■ WHAT TO PRODUCE
In the entries below, spot each line with the word "burchellii" and copy it.

>>>

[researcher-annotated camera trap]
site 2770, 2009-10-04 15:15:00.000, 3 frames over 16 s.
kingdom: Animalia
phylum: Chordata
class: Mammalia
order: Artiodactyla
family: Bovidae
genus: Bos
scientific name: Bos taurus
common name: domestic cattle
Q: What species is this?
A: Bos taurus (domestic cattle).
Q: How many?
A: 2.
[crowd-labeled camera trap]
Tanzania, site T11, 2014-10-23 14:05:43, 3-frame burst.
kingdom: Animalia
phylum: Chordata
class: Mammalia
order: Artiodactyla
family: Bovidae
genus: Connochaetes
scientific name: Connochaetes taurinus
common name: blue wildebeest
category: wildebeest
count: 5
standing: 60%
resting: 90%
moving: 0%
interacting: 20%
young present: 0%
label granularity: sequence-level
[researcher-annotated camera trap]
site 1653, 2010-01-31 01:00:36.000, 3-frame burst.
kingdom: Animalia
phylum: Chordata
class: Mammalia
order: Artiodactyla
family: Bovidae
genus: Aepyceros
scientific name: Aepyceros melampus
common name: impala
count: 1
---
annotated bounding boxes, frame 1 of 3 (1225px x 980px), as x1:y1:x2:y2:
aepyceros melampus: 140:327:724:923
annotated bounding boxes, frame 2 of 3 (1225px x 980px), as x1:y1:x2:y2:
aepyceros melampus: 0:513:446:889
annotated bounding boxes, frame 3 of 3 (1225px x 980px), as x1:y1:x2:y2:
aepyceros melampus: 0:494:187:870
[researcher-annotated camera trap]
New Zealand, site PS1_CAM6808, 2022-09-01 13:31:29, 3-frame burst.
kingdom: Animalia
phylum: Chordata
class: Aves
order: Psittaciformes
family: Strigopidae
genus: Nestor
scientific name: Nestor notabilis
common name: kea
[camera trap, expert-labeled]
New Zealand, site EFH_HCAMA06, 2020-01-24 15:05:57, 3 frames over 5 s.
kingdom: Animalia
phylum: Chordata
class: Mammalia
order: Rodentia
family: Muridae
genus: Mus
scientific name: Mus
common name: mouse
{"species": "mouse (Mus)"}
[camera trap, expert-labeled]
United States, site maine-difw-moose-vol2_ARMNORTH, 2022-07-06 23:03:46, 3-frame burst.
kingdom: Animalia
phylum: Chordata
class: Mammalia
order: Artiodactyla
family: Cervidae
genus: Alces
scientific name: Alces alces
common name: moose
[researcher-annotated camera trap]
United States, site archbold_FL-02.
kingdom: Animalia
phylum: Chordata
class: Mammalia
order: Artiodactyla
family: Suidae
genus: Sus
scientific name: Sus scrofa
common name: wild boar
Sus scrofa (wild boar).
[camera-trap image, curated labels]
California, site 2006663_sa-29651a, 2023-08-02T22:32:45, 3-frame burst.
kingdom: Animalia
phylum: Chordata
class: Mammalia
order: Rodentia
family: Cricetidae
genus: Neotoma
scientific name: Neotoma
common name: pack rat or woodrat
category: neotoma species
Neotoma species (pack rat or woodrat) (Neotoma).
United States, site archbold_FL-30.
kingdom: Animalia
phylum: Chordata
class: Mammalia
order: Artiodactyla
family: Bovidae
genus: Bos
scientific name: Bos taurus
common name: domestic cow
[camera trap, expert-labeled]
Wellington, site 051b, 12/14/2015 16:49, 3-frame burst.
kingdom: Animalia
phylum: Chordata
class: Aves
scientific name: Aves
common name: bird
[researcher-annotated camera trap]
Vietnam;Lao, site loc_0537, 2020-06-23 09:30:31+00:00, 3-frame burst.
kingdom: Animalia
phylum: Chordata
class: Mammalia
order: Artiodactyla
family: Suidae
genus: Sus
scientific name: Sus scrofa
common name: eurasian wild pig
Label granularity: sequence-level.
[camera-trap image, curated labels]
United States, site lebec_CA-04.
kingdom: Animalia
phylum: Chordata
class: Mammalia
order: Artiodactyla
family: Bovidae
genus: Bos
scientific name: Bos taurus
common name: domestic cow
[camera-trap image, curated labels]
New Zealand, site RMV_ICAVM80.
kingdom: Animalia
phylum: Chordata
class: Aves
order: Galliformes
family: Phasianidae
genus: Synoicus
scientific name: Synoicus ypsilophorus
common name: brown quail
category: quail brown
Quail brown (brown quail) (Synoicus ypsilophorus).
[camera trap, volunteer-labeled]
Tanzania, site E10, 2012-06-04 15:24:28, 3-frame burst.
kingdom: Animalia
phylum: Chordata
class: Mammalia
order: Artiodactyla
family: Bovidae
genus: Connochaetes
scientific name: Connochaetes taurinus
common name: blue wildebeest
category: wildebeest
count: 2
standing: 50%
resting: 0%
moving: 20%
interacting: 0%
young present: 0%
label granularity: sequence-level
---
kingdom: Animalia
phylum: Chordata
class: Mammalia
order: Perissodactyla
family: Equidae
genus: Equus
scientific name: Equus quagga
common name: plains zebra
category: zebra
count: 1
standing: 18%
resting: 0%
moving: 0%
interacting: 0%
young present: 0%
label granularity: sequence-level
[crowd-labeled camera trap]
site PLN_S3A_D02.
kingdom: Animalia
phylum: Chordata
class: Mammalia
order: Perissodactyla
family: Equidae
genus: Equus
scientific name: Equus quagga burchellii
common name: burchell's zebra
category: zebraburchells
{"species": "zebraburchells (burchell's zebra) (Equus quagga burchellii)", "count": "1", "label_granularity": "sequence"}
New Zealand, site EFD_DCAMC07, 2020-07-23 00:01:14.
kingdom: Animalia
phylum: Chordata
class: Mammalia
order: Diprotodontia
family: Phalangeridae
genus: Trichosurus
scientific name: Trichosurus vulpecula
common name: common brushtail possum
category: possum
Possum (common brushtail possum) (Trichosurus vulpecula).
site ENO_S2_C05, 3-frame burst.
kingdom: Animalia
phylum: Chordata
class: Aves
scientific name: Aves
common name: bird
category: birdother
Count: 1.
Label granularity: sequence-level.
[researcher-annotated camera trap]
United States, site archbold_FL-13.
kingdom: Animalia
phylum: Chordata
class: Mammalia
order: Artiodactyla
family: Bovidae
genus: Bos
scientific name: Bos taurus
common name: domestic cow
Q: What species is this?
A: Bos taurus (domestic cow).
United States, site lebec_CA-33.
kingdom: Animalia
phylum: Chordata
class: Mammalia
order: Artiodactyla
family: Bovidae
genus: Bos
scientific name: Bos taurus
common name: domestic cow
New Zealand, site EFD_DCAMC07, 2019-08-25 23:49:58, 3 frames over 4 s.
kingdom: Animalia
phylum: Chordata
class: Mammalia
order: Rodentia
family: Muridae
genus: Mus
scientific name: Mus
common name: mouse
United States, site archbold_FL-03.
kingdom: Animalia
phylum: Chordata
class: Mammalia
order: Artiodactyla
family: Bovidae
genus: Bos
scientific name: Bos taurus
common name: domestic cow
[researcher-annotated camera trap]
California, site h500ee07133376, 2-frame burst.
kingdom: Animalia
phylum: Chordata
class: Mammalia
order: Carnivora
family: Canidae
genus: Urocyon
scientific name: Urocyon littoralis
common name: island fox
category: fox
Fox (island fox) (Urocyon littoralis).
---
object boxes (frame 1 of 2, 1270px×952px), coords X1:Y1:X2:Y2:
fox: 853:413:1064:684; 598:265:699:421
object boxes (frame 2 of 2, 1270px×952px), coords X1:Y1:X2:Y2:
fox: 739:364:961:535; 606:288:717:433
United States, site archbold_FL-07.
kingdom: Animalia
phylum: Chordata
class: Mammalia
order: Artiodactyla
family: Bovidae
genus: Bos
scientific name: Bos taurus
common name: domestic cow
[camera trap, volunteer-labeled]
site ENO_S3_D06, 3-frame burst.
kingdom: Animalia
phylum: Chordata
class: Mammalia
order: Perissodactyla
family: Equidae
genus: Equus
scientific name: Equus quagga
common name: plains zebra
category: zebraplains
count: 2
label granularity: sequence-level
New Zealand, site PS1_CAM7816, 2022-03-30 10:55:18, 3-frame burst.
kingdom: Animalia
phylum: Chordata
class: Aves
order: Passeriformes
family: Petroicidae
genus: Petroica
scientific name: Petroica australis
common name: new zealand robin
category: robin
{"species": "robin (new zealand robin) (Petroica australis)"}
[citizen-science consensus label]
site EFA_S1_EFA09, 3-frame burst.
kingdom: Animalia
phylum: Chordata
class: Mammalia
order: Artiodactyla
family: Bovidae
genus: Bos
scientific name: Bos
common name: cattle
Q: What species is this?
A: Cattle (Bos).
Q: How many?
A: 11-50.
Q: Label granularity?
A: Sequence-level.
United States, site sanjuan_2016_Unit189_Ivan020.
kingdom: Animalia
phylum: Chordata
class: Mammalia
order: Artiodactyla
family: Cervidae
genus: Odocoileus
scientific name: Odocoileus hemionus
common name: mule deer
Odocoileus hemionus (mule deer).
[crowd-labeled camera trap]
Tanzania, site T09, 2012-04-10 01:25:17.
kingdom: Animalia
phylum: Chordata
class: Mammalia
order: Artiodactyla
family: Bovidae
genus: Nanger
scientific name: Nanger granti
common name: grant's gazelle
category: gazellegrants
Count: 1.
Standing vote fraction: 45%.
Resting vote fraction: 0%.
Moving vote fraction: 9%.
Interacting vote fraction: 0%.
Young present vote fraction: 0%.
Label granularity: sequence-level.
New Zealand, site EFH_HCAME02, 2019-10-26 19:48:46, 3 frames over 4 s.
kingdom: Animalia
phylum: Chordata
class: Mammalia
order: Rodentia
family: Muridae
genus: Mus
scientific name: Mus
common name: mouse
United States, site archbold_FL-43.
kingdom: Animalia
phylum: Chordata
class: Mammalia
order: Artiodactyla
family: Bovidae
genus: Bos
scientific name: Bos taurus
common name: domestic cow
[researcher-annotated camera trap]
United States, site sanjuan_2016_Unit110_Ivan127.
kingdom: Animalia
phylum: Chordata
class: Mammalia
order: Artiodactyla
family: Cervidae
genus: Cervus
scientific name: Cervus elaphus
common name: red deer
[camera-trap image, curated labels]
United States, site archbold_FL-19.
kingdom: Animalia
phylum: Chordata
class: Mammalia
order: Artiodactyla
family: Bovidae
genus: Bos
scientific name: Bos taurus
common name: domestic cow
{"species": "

<<<

■ EXPECTED ANSWER
scientific name: Equus quagga burchellii
{"species": "zebraburchells (burchell's zebra) (Equus quagga burchellii)", "count": "1", "label_granularity": "sequence"}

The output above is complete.